# Carp Fishing



## zspook (Apr 4, 2006)

Anybody try catching carp on a fly rod? I have had some success, and last Saturday (4/15) I managed to get into a buch of them at the Delaware Dam.

I caught one, approximately 18", and hooked and lost three others. I was fishing about 100 or 150 yards downstream.

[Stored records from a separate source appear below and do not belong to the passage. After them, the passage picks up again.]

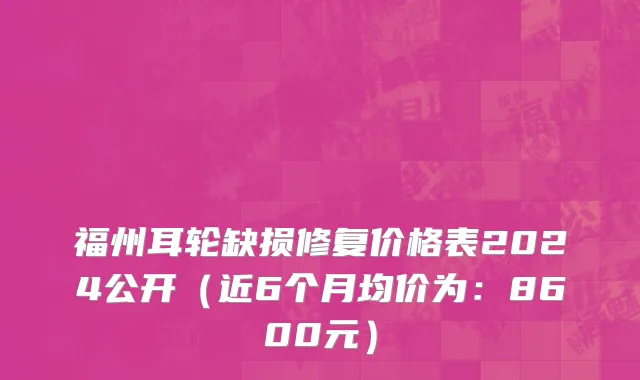 福州耳轮缺损修复价格表2024公开(近6个月均价为:8600元)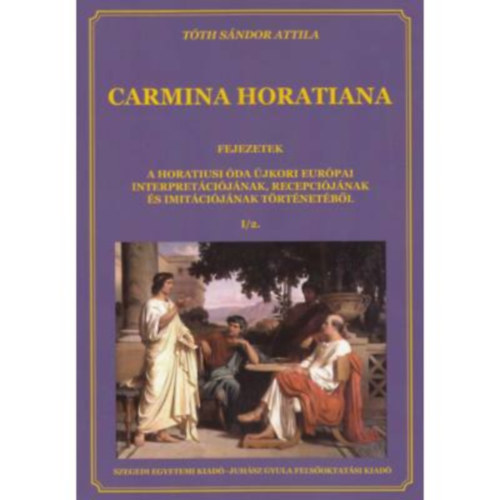 T�th S�ndor Attila (szerk.) - Carmina Horatiana I/2. - Fejezetek a horatiusi �da �jkori eur�pai interpret�ci�j�nak, recepci�j�nak �s imit�ci�j�nak t�rt�net�b�l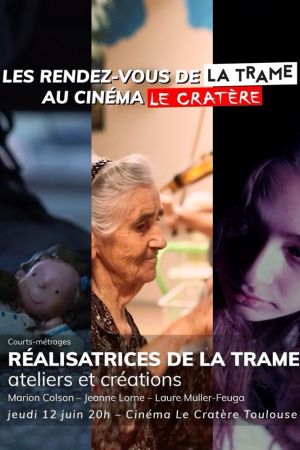 Affiche du film Réalisatrices de La Trame, Ateliers et Créations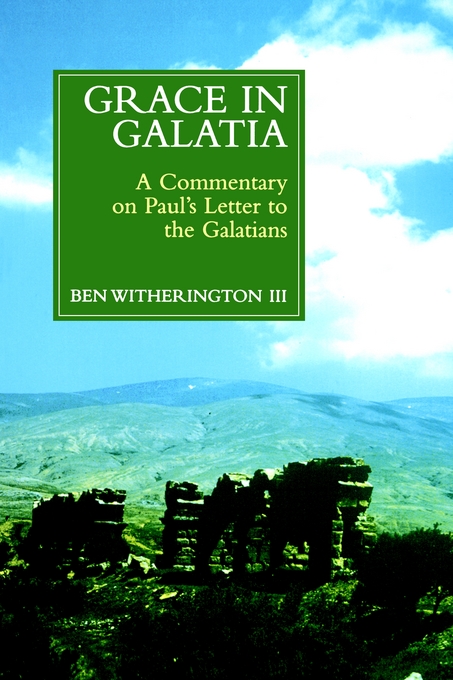 Grace in Galatia A Commentary on Paul's Letter to the Galatians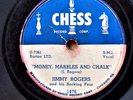 CHICAGO BLUES 78: JIMMY ROGERS Money, Marbles and Chalk/Chance to Love CHESS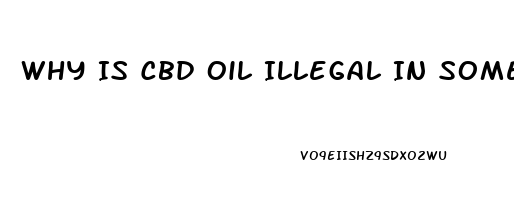 Why Is Cbd Oil Illegal In Some States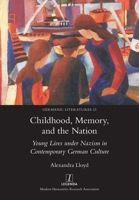 Childhood, Memory, and the Nation : Young Lives under Nazism in Contemporary German Culture 1781885400 Book Cover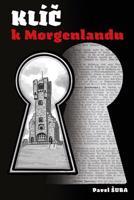 Klíč k Morgenlandu - Pavel Šuba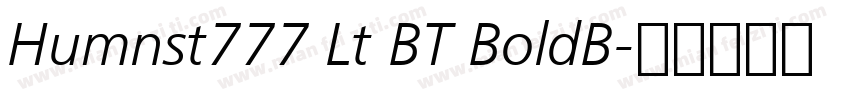 Humnst777 Lt BT BoldB字体转换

I was using a squirrel hair nymph. Just curious if anyone else has had any success with these fish?
zspook


----------



## DavidT (Feb 3, 2006)

It's been a while, but yes. Caught a 25 pounder on the Olentangy at HighBanks once. Was usin' an olive bugger on a 5x, 4 # tippet, 5-wt. rod. Took awhile.
Also got some with Brian at MRO on a bass trip to Muzzy Lakes. Black bugger, 7 wt.
Not something I try to catch, but once you do, it's a rodeo. Linda like hookin' a Kenworth.


----------



## flytyer (Jan 3, 2005)

When I fish the creek here in town, if I see carp I always cast to them! They're a ball on the long rod. If you see them tailing like a bonefish cast a streamer or crawdad fly their way, alot of times smallmouth are right there just waiting on them to chase something out of the mud or rocks. Last week I caught two smallies doing just that an 11" and a nice fat 15"' using a streamer. You can let it settle to the bottom in front of the carp also. Oh they are a blast on a bamboo rod!!


----------



## peple of the perch (Sep 13, 2004)

i hear of it alot now that i know about it crayfish patterns


----------